その後、ヴィンセントはレオナルドに向かって、
「で、今回連中に滅ぼされた村で、生き残った人間っているか?」
と尋ねると、レオナルドは首を横に振りながら、
「残念ですが……」
と、「悲しみ」に満ちた表情でそう答えたので、
「まじかよ。あいつらどんだけ人をぶっ殺せば気が済むんだよ」
と、ヴィンセントは「はぁ」と溜め息を吐きながら、うんざりしたかのような口調でそう言い、そんなヴィンセントに続くように、
「仕方ないわよぉ、あの連中なら。ましてや、今回村を滅ぼしたのは、あのギデオン大隊長の部隊だからぁ」
「ええ。何せ歴代の大隊長の中でも『最強』と云われている人物ですからね。
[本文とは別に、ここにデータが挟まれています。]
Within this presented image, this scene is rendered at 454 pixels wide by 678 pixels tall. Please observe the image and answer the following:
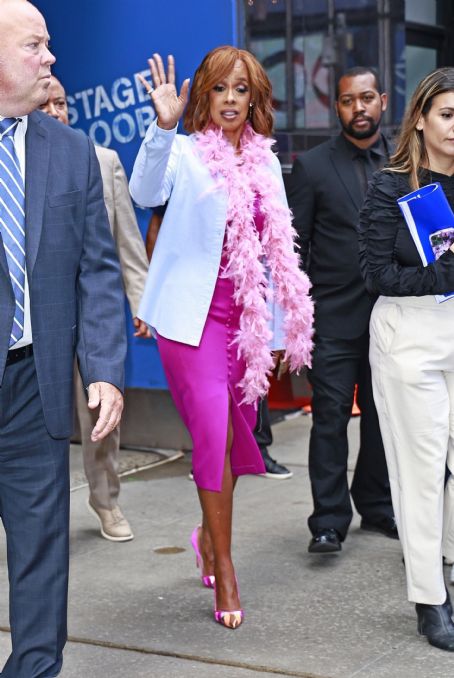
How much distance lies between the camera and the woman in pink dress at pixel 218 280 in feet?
15.5

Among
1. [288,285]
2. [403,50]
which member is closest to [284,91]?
[403,50]

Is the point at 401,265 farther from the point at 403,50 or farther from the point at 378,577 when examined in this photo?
the point at 403,50

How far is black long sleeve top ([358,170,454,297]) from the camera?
4.43 m

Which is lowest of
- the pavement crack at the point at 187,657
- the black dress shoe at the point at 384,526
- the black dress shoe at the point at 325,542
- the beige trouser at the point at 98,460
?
the black dress shoe at the point at 384,526

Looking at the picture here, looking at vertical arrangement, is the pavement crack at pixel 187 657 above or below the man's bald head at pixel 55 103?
below

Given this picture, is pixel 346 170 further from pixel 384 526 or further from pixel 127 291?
pixel 384 526

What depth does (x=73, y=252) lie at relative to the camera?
11.4ft

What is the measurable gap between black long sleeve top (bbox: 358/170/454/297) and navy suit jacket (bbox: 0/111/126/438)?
121 centimetres

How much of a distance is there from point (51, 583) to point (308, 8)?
5.74 meters

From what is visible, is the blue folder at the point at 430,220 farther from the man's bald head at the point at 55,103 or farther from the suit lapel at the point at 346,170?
the man's bald head at the point at 55,103

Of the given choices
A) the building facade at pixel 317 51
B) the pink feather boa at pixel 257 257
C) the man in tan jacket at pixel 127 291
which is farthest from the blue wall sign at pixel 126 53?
the pink feather boa at pixel 257 257

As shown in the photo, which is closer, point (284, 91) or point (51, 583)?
point (51, 583)

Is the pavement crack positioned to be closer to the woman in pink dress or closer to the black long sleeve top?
the woman in pink dress

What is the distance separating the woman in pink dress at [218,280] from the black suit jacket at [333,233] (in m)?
0.63
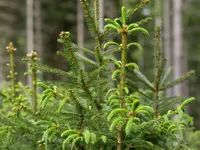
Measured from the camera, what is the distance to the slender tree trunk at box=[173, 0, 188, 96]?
23.1 ft

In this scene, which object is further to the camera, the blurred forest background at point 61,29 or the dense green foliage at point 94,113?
the blurred forest background at point 61,29

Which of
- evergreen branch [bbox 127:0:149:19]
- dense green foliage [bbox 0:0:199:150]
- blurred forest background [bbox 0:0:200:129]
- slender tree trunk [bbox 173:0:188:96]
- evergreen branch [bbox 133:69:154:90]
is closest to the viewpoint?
dense green foliage [bbox 0:0:199:150]

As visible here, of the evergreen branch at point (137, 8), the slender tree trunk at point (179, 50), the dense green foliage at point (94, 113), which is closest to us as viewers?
the dense green foliage at point (94, 113)

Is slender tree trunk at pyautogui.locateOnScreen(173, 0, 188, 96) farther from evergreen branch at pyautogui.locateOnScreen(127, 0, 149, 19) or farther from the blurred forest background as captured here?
the blurred forest background

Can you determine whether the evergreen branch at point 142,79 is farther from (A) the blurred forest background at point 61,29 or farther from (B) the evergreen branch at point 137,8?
(A) the blurred forest background at point 61,29

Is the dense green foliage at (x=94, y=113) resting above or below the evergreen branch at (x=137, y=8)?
below

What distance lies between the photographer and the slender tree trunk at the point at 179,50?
7039 millimetres

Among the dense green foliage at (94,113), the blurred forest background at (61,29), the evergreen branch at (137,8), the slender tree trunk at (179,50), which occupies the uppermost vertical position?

おまけに『神』に対する信仰心も高いですし……」
と、キャロラインとレオナルドもそう言ってきたので、ヴィンセントは「だよなぁ……」と呟いた後、天井を仰ぎ見ながら、
「でもよぉ、もう本当にいい加減にしてほしいぜ。帝国まで来たらどうしようホントに……」
と愚痴をこぼすと、
「あーあ。どっかにいねぇかなっていうか現れねぇかな。ギデオンの野郎を思いっきりぶっ飛ばしてくれるスゲェ奴がよぉ……」
と、そんな事を呟いたので、
「あらあら。それって水音ちゃん達の事かしらぁ?」
と、キャロラインが「うふふ」と笑いながらそう尋ねてきたので、
「お、そりゃいいな……」
と、ヴィンセントはそう言いかけたが、
「……いや、よくねぇか」
と、すぐに首を横に振るいながら言い、そんなヴィンセントを見て、
「あはは!」
と、キャロラインは腹を抱えて大笑いし、
「はぁ。やれやれですね……」
と、レオナルドは呆れ顔になった。
それから少し談笑した後、ヴィンセント達は書類仕事を再開した。その最中、
「スゲェ奴……か。ま、そんなすぐに現れる訳ねぇよな」
と、ヴィンセントは「はぁ」と溜め息を吐きながら、小さな声でそう呟いた。
しかしこの数日後、ウィルフことルーセンティア王国国王ウィルフレッドから、ある「とんでもない話」を聞かされて、
(ほ、ホントにスゲェ奴出てきたぁーっ!)
と、ヴィンセントは衝撃を受ける事になるのだが、それはまた別の話である。
どうも、ハヤテです。
という訳で、最後に投稿した日から少しの間お休みさせてもらいましたが、今日から派生作品(外伝と呼ぶべきか)新章の開始となります。